1979年,福建宁化,郭沫若的两个女儿回到父亲的故乡,专程探望原配张琼华。多年未见,老人还没来得及寒暄,两个孩子已经走上前,齐声喊道:“妈妈,你好啊!”
屋里顿时安静下来。
张琼华显然没有料到。她望着眼前两个并非自己亲生的孩子,先是愣住,随后眼圈慢慢红了。那声“妈妈”,并不只是晚辈对长辈的称呼,其中还夹着一段被岁月遮住的婚姻,以及一个女人守了大半生的名分和情分。
这段婚姻的开端,并不浪漫。
1912年,张琼华在父母安排下嫁给郭沫若。那时的婚姻,多由媒妁和家族做主,男女双方往往直到成亲当日,才真正看清彼此。
据相关记述,郭沫若对这门婚事并不满意。后来他在作品《黑猫》中写过“隔着口袋买猫”的比喻,常被认为影射了这场包办婚姻:媒人把猫说成白色,打开袋子后,才发现是黑色。
这句话未必能完整代表他对张琼华的全部看法,却说明两人从一开始就缺少感情基础。结婚仅五天,郭沫若便离开故乡,前往日本求学。此后,他的人生道路越走越远,张琼华却留在原地,守着郭家的祖屋和长辈。
一个人在外闯荡,一个人在乡间持家。
郭沫若后来在日本成家,并有了子女。回国期间,他偶尔回到宁化,但与张琼华之间始终保持着明显距离。夫妻虽有婚姻关系,生活却早已不是寻常夫妻的样子。
张琼华没有子女,也没有稳定收入。她能做的,就是把郭家的日常事务承担下来,照料公婆,料理家务,守住这座与郭沫若有关的老宅。她没有受过多少现代教育,却明白传统家庭中的责任一旦落到自己肩上,便很难推开。
真正让她难堪的,不只是丈夫的冷淡。
1932年,郭沫若母亲去世,郭家开始分家。郭家共有四个儿子,按理应分成四份,其中一份由张琼华代为管理。可是,家中有人认为郭沫若早已在外独立,张琼华与他“有名无实”,不应再占一份。
这番话,直指她最尴尬的处境:名义上是郭家媳妇,实际上却像一个被遗忘的人。
后来郭沫若表明意见,坚持按照四份分配,属于自己的一份交由张琼华掌管。那份家产并不丰厚,主要是几十担租谷,张琼华此后也只能靠这些收入度日,偶尔还要依靠娘家接济。
有意思的是,郭沫若未必时时陪伴她,却没有在财产问题上把她彻底排除。这一点,至少保住了她作为原配和郭家媳妇的基本体面。
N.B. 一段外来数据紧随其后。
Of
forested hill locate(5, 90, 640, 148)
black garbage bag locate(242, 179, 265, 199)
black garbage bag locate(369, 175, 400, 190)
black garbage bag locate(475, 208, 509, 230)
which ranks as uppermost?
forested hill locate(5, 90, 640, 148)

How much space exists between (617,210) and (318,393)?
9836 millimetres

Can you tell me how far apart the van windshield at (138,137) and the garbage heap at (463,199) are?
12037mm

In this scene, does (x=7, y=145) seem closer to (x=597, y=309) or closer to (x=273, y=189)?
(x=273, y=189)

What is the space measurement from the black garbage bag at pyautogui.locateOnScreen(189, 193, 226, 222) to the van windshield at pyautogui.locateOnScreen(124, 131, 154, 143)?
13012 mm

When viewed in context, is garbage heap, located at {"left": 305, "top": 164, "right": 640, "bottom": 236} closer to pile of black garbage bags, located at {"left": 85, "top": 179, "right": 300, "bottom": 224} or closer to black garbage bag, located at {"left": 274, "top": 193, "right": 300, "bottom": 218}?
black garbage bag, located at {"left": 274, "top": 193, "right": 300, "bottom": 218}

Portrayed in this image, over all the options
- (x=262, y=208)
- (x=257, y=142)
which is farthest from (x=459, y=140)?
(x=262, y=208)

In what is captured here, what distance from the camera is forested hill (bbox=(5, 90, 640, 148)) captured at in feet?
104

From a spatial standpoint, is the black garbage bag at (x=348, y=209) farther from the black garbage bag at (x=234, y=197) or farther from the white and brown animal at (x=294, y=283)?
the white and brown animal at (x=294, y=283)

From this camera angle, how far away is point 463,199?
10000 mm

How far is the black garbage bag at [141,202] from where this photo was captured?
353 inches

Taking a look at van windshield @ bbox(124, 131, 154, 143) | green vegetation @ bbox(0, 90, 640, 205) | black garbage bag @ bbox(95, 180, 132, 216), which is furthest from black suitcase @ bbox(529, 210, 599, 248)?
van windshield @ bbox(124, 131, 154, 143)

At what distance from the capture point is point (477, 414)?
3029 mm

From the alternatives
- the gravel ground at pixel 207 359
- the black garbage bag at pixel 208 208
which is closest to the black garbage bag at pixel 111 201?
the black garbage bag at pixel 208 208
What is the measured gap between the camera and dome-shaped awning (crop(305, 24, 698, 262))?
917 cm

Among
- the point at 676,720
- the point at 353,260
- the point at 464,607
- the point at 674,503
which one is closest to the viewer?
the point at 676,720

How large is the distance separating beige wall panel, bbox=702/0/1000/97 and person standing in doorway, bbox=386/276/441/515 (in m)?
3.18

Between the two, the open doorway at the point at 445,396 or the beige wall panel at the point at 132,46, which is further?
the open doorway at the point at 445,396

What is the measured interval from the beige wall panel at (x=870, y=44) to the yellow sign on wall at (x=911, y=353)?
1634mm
1939年7月,郭沫若父亲去世,他再次回到宁化。这一次,他带着身边的女伴回乡。张琼华没有争吵,也没有阻拦,主动让出当年成婚时住过的正房,自己搬到侧屋。
她的选择看似平静,背后却有一种近乎无声的退让。她不再期待夫妻生活,也不再追问丈夫去了哪里,只把自己放在一个守屋人的位置上。
1963年,张琼华曾到北京看望郭沫若。那时郭沫若公务繁忙,工作人员劝她多住几天,说总会见到。她却只是淡淡回应:“他是大忙人,我知道,我还是回去吧。”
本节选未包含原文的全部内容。